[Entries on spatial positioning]
BEGIN
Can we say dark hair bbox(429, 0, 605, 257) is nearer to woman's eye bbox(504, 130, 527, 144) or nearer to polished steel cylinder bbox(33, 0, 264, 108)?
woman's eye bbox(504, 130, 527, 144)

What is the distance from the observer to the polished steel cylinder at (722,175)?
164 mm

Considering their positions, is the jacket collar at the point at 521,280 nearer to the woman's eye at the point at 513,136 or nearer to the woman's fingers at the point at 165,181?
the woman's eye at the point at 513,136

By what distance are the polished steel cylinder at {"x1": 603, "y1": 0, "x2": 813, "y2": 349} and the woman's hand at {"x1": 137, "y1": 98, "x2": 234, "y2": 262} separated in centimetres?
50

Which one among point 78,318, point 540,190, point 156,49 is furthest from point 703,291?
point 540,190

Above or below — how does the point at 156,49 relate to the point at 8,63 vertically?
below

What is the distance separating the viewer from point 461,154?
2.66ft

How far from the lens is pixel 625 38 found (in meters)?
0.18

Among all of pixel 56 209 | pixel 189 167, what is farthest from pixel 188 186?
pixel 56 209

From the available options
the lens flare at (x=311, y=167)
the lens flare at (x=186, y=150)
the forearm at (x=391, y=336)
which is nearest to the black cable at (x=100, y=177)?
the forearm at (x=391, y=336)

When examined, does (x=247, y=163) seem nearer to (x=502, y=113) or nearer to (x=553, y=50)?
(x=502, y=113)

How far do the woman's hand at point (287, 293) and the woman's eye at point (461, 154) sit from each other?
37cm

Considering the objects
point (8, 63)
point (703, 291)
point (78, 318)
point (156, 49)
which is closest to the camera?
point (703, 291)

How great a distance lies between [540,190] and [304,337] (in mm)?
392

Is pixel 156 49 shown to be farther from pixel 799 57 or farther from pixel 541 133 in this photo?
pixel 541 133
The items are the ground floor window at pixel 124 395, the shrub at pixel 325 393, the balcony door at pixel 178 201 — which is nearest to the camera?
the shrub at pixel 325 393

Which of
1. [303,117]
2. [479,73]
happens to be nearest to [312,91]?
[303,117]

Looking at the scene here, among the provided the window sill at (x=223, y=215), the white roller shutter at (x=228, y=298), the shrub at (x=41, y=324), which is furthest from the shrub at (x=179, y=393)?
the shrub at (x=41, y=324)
END
WORK TO BE COMPLETED
Render every line of the material above as a JSON list of strings, with one string per line and no blank lines.

RESPONSE FOR THIS EXERCISE
[
  "Can we say dark hair bbox(429, 0, 605, 257) is nearer to woman's eye bbox(504, 130, 527, 144) or nearer to polished steel cylinder bbox(33, 0, 264, 108)?",
  "woman's eye bbox(504, 130, 527, 144)",
  "What is the distance from the observer to the polished steel cylinder at (722,175)?",
  "164 mm",
  "Considering their positions, is the jacket collar at the point at 521,280 nearer to the woman's eye at the point at 513,136 or nearer to the woman's fingers at the point at 165,181?",
  "the woman's eye at the point at 513,136",
  "By what distance are the polished steel cylinder at {\"x1\": 603, \"y1\": 0, \"x2\": 813, \"y2\": 349} and the woman's hand at {\"x1\": 137, \"y1\": 98, \"x2\": 234, \"y2\": 262} separated in centimetres?",
  "50",
  "Which one among point 78,318, point 540,190, point 156,49 is furthest from point 703,291?",
  "point 540,190",
  "Above or below — how does the point at 156,49 relate to the point at 8,63 vertically?",
  "below",
  "What is the distance separating the viewer from point 461,154?",
  "2.66ft",
  "How far from the lens is pixel 625 38 found (in meters)?",
  "0.18",
  "Among all of pixel 56 209 | pixel 189 167, what is farthest from pixel 188 186?",
  "pixel 56 209",
  "From the available options",
  "the lens flare at (x=311, y=167)",
  "the lens flare at (x=186, y=150)",
  "the forearm at (x=391, y=336)",
  "which is nearest to the black cable at (x=100, y=177)?",
  "the forearm at (x=391, y=336)",
  "When examined, does (x=247, y=163) seem nearer to (x=502, y=113) or nearer to (x=553, y=50)?",
  "(x=502, y=113)",
  "How far do the woman's hand at point (287, 293) and the woman's eye at point (461, 154) sit from each other?",
  "37cm",
  "Considering the objects",
  "point (8, 63)",
  "point (703, 291)",
  "point (78, 318)",
  "point (156, 49)",
  "which is closest to the camera?",
  "point (703, 291)",
  "How great a distance lies between [540,190] and [304,337] (in mm)?",
  "392",
  "Is pixel 156 49 shown to be farther from pixel 799 57 or farther from pixel 541 133 in this photo?",
  "pixel 541 133",
  "The items are the ground floor window at pixel 124 395, the shrub at pixel 325 393, the balcony door at pixel 178 201 — which is nearest to the camera?",
  "the shrub at pixel 325 393",
  "Which of",
  "1. [303,117]",
  "2. [479,73]",
  "happens to be nearest to [312,91]?",
  "[303,117]",
  "Looking at the scene here, among the provided the window sill at (x=223, y=215), the white roller shutter at (x=228, y=298), the shrub at (x=41, y=324), which is furthest from the shrub at (x=179, y=393)?",
  "the shrub at (x=41, y=324)"
]